__Your objective__. Within the lines below, find those that hold the string "showed" and copy each one.
┌─ Excerpted data
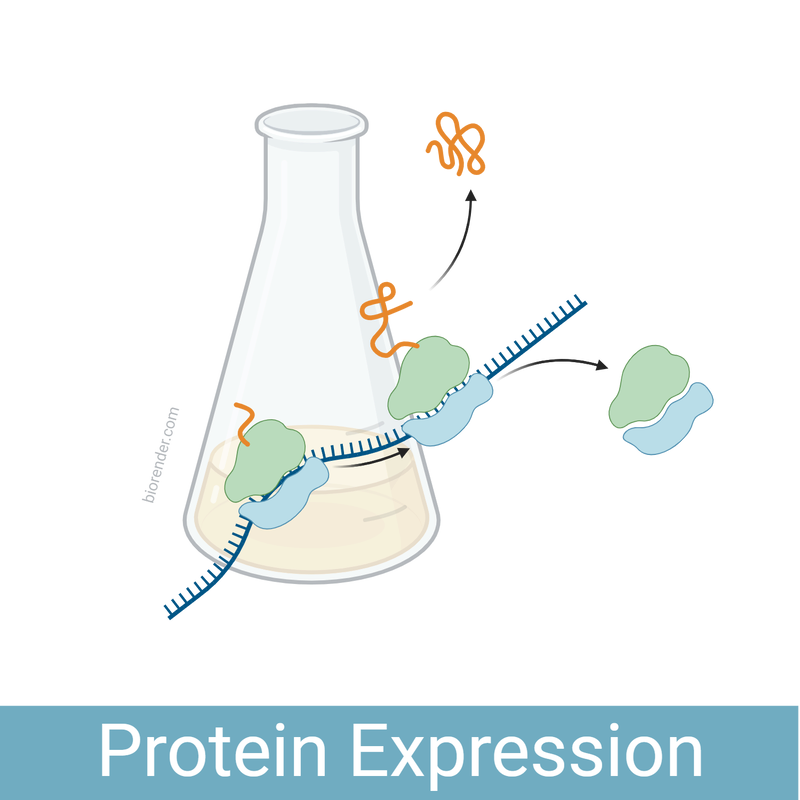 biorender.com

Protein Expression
└─
┌─ Excerpted data
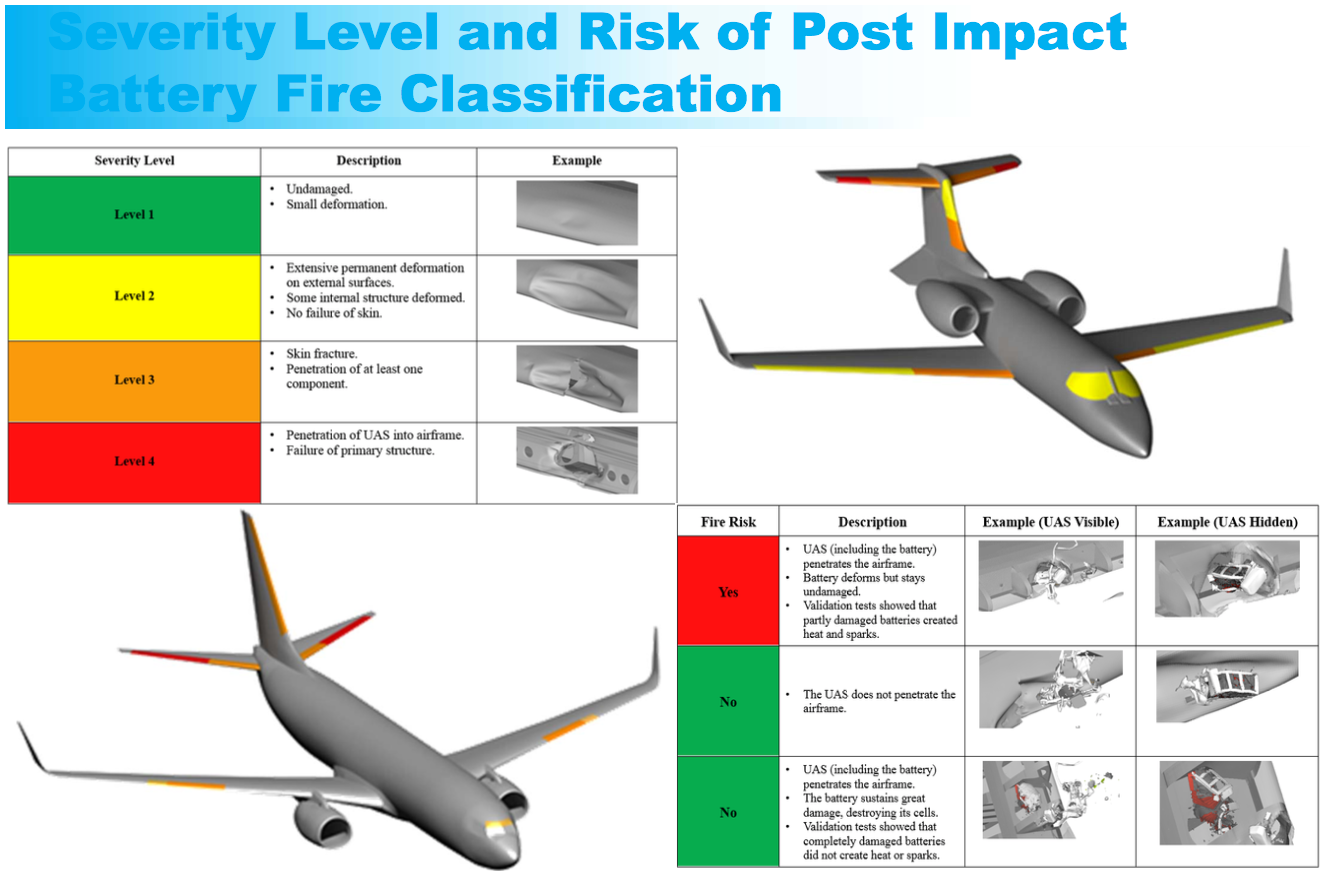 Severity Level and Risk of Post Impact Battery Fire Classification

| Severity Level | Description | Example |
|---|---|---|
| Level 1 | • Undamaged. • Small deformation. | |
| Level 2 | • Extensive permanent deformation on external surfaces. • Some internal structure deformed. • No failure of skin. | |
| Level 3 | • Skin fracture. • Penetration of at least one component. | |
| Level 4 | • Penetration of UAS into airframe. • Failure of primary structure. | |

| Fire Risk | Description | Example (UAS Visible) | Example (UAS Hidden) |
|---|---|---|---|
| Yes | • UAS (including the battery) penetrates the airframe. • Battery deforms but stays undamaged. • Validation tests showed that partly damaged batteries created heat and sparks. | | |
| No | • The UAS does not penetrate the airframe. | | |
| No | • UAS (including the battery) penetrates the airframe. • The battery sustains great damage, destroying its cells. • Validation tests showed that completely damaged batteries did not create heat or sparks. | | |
└─
__Solved problem__.
| Yes | • UAS (including the battery) penetrates the airframe. • Battery deforms but stays undamaged. • Validation tests showed that partly damaged batteries created heat and sparks. | | |
| No | • UAS (including the battery) penetrates the airframe. • The battery sustains great damage, destroying its cells. • Validation tests showed that completely damaged batteries did not create heat or sparks. | | |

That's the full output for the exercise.